WHAT THE TASK ASKS
Repeat the records word for word, starting at their beginning and ending at the line that contains "5.25 meters", both ends included. Leave the pictures out of your answer.

DATA FOR THIS TASK
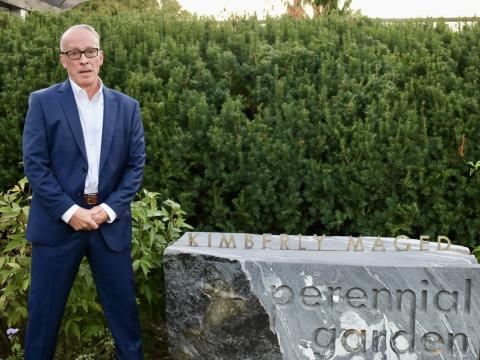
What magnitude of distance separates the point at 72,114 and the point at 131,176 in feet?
1.47

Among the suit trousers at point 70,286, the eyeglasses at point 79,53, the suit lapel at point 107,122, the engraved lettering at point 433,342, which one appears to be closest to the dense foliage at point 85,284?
the suit trousers at point 70,286

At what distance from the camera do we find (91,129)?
363 cm

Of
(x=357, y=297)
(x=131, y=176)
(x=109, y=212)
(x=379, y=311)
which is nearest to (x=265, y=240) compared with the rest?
(x=357, y=297)

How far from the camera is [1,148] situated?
5.25 meters

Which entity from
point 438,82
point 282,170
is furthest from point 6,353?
point 438,82

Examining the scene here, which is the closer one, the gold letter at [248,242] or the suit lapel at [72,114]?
the suit lapel at [72,114]

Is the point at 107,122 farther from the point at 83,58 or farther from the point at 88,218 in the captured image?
the point at 88,218

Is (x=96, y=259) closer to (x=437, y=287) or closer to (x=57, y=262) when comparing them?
(x=57, y=262)

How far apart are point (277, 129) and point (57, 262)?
1993 mm

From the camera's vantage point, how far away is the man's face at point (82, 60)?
3.48 metres

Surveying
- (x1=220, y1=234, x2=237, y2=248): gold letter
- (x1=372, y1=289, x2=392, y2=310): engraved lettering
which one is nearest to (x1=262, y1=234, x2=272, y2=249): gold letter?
(x1=220, y1=234, x2=237, y2=248): gold letter

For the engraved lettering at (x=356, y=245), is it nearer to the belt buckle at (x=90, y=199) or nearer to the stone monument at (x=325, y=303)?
the stone monument at (x=325, y=303)

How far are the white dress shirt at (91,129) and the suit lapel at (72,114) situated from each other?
0.10ft

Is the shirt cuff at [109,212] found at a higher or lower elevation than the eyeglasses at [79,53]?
lower
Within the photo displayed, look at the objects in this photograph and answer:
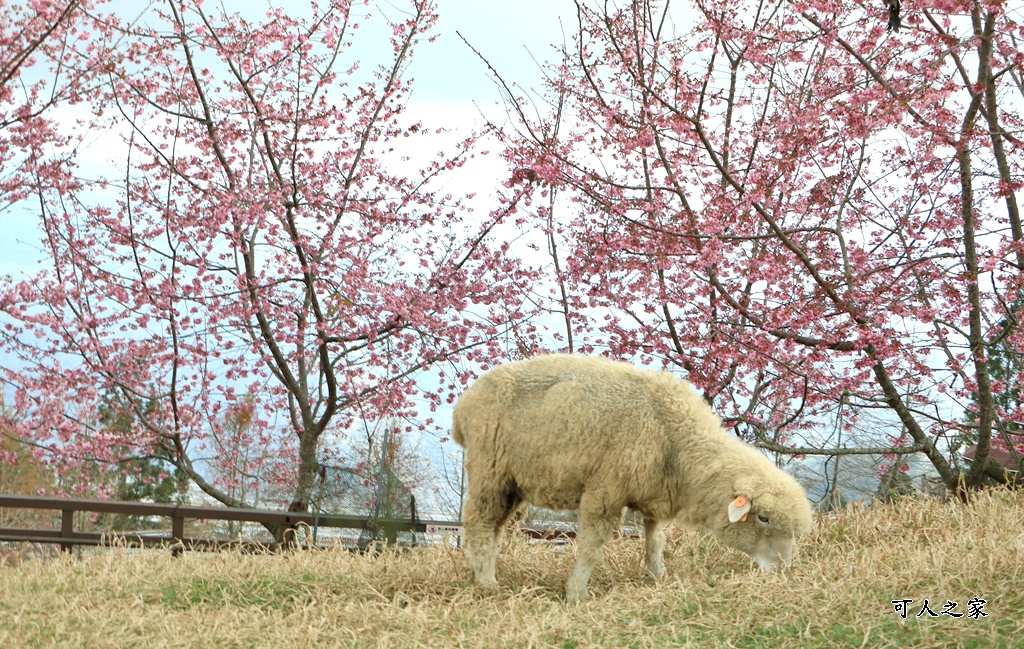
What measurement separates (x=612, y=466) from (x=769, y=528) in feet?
3.13

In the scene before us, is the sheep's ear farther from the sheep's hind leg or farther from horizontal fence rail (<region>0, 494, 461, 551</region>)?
horizontal fence rail (<region>0, 494, 461, 551</region>)

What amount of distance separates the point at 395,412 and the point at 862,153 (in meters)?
5.97

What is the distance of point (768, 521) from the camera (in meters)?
5.73

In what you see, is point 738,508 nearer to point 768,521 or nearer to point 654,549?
point 768,521

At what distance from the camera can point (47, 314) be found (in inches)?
476

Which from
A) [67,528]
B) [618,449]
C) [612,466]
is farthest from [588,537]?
[67,528]

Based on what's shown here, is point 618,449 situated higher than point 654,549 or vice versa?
point 618,449

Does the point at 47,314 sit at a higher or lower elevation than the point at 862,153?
lower

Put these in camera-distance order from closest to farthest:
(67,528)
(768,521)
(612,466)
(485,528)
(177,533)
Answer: (768,521), (612,466), (485,528), (177,533), (67,528)

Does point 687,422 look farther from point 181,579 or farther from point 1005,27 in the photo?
point 1005,27

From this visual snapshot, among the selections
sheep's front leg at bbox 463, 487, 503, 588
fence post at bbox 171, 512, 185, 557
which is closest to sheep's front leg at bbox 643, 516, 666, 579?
sheep's front leg at bbox 463, 487, 503, 588

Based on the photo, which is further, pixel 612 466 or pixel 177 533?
pixel 177 533

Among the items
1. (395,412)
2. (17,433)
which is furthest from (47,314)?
(395,412)

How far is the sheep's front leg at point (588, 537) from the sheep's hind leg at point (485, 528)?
56 cm
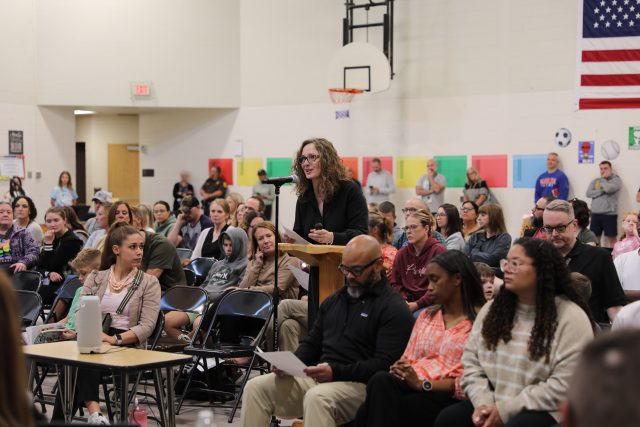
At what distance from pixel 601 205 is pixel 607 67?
7.78 feet

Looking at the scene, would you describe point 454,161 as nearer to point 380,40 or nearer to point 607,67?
point 380,40

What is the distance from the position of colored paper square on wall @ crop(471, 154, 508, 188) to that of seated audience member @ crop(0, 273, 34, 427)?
12.2 meters

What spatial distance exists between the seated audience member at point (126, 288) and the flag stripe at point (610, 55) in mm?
7383

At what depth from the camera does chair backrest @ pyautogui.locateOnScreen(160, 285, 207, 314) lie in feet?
21.7

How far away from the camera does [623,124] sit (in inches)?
496

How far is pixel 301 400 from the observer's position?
15.2ft

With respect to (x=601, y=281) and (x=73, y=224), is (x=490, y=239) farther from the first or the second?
(x=73, y=224)

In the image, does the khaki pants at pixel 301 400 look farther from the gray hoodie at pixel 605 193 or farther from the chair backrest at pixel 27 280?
the gray hoodie at pixel 605 193

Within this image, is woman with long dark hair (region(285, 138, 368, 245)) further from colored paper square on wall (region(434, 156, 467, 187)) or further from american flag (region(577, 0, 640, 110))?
colored paper square on wall (region(434, 156, 467, 187))

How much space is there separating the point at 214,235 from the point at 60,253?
1.55 m

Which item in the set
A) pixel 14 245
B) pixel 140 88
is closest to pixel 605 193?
pixel 14 245

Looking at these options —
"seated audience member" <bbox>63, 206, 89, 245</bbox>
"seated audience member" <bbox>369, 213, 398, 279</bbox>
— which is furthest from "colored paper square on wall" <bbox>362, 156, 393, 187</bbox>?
"seated audience member" <bbox>369, 213, 398, 279</bbox>

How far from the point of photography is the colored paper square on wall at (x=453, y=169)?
14.0 metres

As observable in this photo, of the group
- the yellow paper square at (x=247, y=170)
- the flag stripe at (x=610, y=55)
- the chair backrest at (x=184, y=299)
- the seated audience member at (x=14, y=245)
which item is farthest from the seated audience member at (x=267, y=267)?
the yellow paper square at (x=247, y=170)
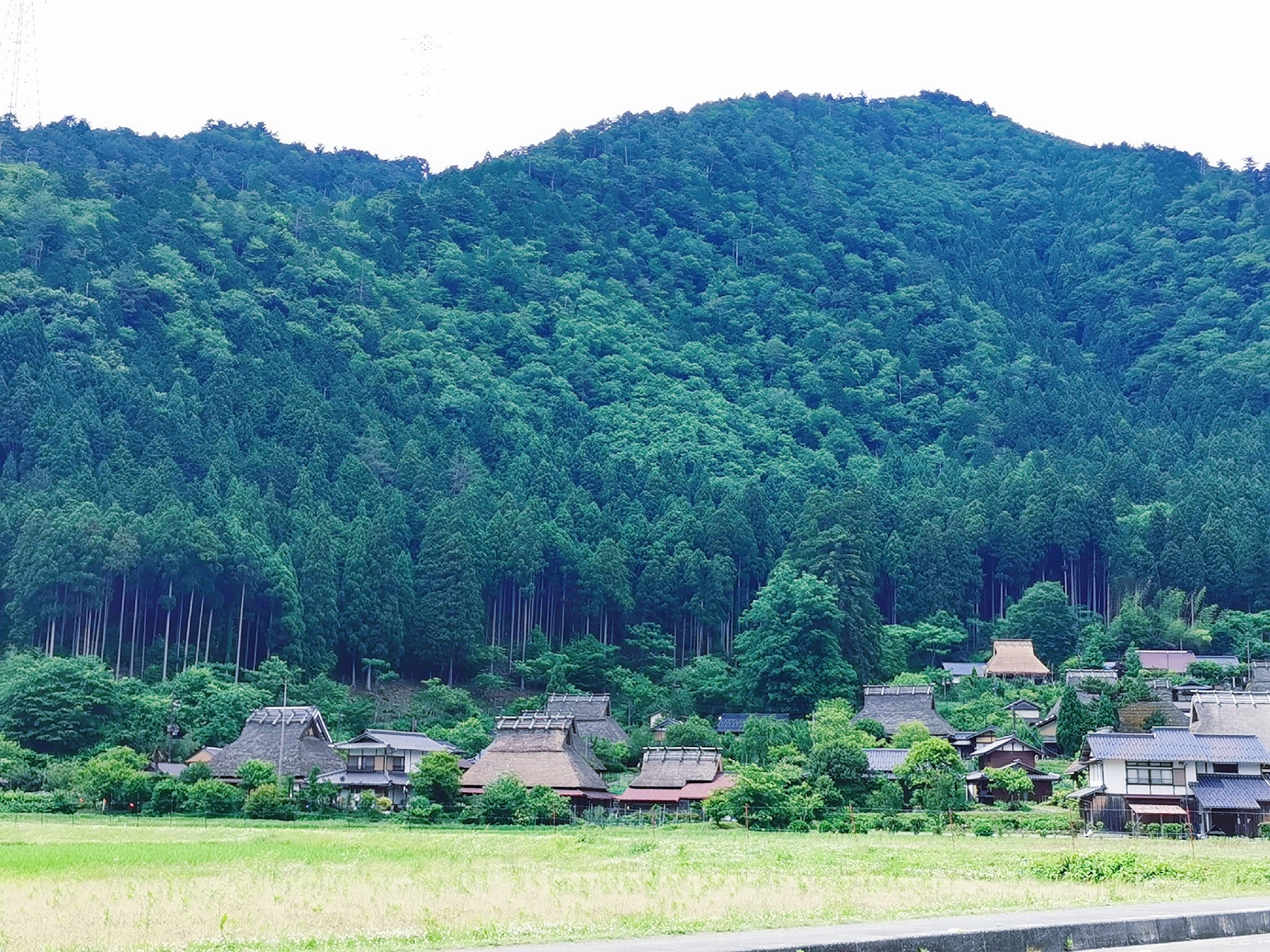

THE COMPLETED TASK
What magnitude of distance separates the point at 72,114 and the point at 131,176 in feet?
1.47

Among the suit trousers at point 70,286, the eyeglasses at point 79,53, the suit lapel at point 107,122, the engraved lettering at point 433,342, which one appears to be closest to the dense foliage at point 85,284?
the suit trousers at point 70,286

At what distance from the camera do we find (91,129)?
363 cm

Of
(x=357, y=297)
(x=131, y=176)
(x=109, y=212)
(x=379, y=311)
which is nearest to (x=265, y=240) compared with the rest?
(x=357, y=297)

How far from the camera is [1,148] situated?
5.25 meters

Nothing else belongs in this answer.